When we think about imaging for breasts, typically mammograms come to mind. Yet, ultrasound also has an important role to play and is commonly used. Ultrasound is usually the first-line imaging investigation for women under 40 with symptoms like new breast changes or a lump. In women aged 40 and above, ultrasound is often used in combination with mammography. Think of the two as complementary tests which have different strengths. Some things are better seen on mammography, whilst others are better seen on ultrasound. Ultrasound is particularly good at differentiating between lumps that are solid and cysts containing fluid. Ultrasound is also frequently used to accurately guide procedures in real-time. This includes removing fluid from painful cysts and taking tissue samples from breast lumps.

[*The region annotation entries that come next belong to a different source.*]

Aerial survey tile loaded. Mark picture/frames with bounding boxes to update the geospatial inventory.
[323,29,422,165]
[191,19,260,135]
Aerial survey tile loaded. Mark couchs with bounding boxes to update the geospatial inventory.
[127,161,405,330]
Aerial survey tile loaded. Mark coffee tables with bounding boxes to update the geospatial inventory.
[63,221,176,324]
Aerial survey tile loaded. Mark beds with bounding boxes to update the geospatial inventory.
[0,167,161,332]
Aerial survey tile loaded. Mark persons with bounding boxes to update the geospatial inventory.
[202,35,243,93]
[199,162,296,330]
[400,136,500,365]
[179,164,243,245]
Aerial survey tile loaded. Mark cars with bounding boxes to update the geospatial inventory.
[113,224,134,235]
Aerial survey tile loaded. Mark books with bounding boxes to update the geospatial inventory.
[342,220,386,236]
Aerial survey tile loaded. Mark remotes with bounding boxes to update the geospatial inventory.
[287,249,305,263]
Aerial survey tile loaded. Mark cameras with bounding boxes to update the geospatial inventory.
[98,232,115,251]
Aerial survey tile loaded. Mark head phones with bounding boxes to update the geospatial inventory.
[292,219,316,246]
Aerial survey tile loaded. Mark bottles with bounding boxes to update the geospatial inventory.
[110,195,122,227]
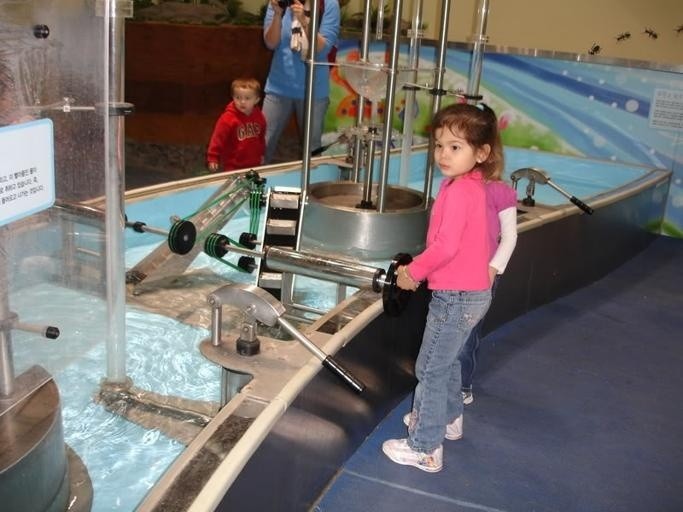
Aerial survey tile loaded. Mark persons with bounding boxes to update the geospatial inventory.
[206,76,267,171]
[459,131,517,404]
[262,0,340,165]
[382,103,497,472]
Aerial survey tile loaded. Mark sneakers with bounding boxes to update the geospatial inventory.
[382,439,443,472]
[461,391,473,404]
[403,412,463,440]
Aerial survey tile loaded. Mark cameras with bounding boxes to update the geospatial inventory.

Breast density, screening and imaging

Mammography tends not to be used in younger women because they tend to have “denser” breasts. This means they have a higher proportion of normal fibroglandular tissue. This makes the mammograms look “whiter” and can hide breast pathology which also appears white. It’s a bit like trying to detect a white sticker on the background of a white wall. Your doctor may suggest additional imaging like ultrasound if mammography shows dense breasts. The use of ultrasound for dense breasts and for screening, used in some countries, is a subject of debate. It is important to be aware of the pros and cons to make an informed decision. On one hand, using ultrasound in addition to mammography can increase the chances of picking up a cancer. On the other hand, using ultrasound also increases the likelihood of picking up other benign lesions which may never have caused harm if they were not detected, but once found may need further imaging or a biopsy to confirm a benign diagnosis. So it is worth discussing with your doctor the nuances of this.

How does it work and what happens during the ultrasound appointment?

The same technology used to look at babies during pregnancy is used to evaluate the breasts. Unlike other imaging tests which use ionising radiation to generate images, ultrasound uses sound waves that are safe and bounce off the areas of interest to generate images. You will be asked to undress from the waist up and lie down on a couch. The doctor will put gel on a transducer to help the sound waves travel and the transducer will be placed on the skin. An image will be generated on the monitor in real-time and different images will appear as the doctor moves the transducer. The doctor will then review their images and produce a report on their findings.